WordPress and bbPress are different. They do not store the password in the database. Instead they “hash” the password using the MD5 algorithm and store that hashed value. This is not encryption which makes the password retrievable again. This is a hash which hides the password from everyone, including the owners of the database.

Now I know there have been vulnerabilities found to MD5 and WordPress and others are working to block them, but even so, hashing the password is infinitely safer than leaving it in plain text for the three reasons above.

So that got me wondering. I have about a dozen different passwords at several hundred different sites I use. I wonder how many of them are not hashed but are insecure in plain text in the databases.

In most cases, there actually is an easy way of finding out. Go to a site you’ve registered with and click on the “lost my password” link. If they email you back your actual password, then they are storing it in text or in some accessible way. If they instead send you a message with a new random password and say your password is reset, then they probably don’t have access to it, and all they can do is give you a new one.
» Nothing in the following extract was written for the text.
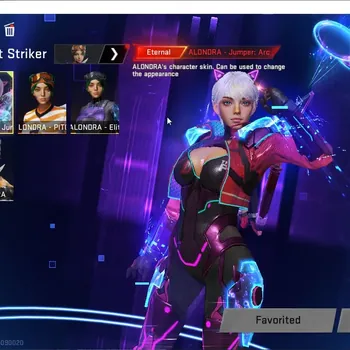 Blood Strike Accounts Collab Skin ASIA|ETERNAL Alondra-JumperArc,DEagle|Melee LightBlade|Collab OPM SKS,Ethan MumenRide+Many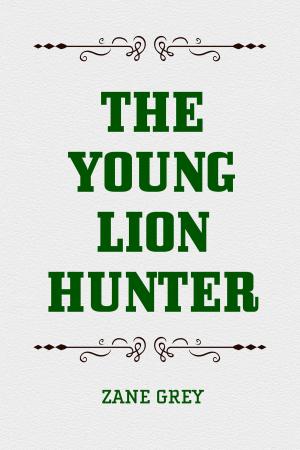 Cover of the book The Young Lion Hunter by H. Irving Hancock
Unfortunately, you can’t find this out until you’ve already registered for the site. For people paranoid about this, I guess the trick would be to use a dummy e-mail address and dummy password and register with that, do a lost password request and see what they send back. Then you can decide whether to trust them and register for real.
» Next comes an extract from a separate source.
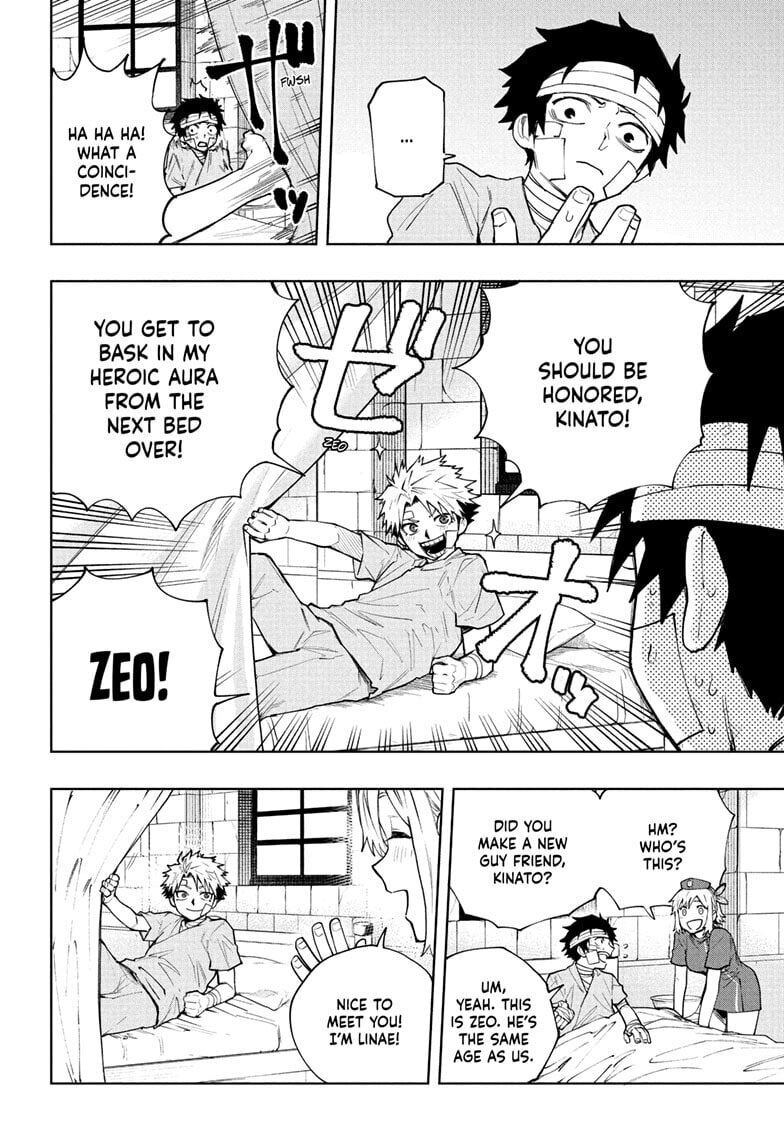 Read Kinato’s Magic chapter 13 image 9 on Lezhin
Credit card information could have the same problem. You can’t do the same thing here, since I’ve never seen a “lost my credit card information” link on a site. You can follow the policy of only giving your credit card to companies you totally trust. That’s why PayPal is so popular. You can buy from thousands of companies, but PayPal will be the only one with your number. But do you trust PayPal? I’d trust them more than the various kids working at the corner gas station who get my card number all the time. This is not really a worry though, because credit cards have lots of levels of security and are actually very safe. The credit card companies will protect you from credit card fraud.

But giving out passwords you use can be much worse. What if your userid and password were the same for your PayPal account? That could be very bad.
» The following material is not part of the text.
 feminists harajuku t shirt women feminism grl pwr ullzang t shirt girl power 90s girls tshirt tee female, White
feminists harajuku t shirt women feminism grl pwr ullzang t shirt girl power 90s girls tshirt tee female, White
For those of you who signed up to my Behold Forum, I apologise. I didn’t know about this before. I’m transferring your account and an MD5 hash of your current password to the new bbPress forum I am creating, and they’ll now be safe.

Integration, Not Once, But Twice - Tue, 8 Jan 2008

Last night I managed to install Vanilla and using about a dozen different articles from the web, integrated it correctly with WordPress. I was very pleased.

Then this morning, I found that I had missed that fact that the Open Source groups using Wordpress have been working on their own light Vanilla-like Forum software called bbPress. Researching it, and looking at some implementations of bbPress, I saw no advantages anymore to stay with Vanilla. It’s implementation was different than WordPress, and I’d have to learn and maintain 2 diffenent methods of adding themes, inserting plugins and setting up the pages. With bbPress, I’d be talking basically the same language as WordPress. Even though bbPress is only at Version 0.8.3.1 (even Behold is further!), right now it seems to have everything I want.

It only took me an hour to get rid of Vanilla and integrate bbPress instead. Next I’ll customize it to my style and making it exactly what I want. This part’s actually a lot of fun.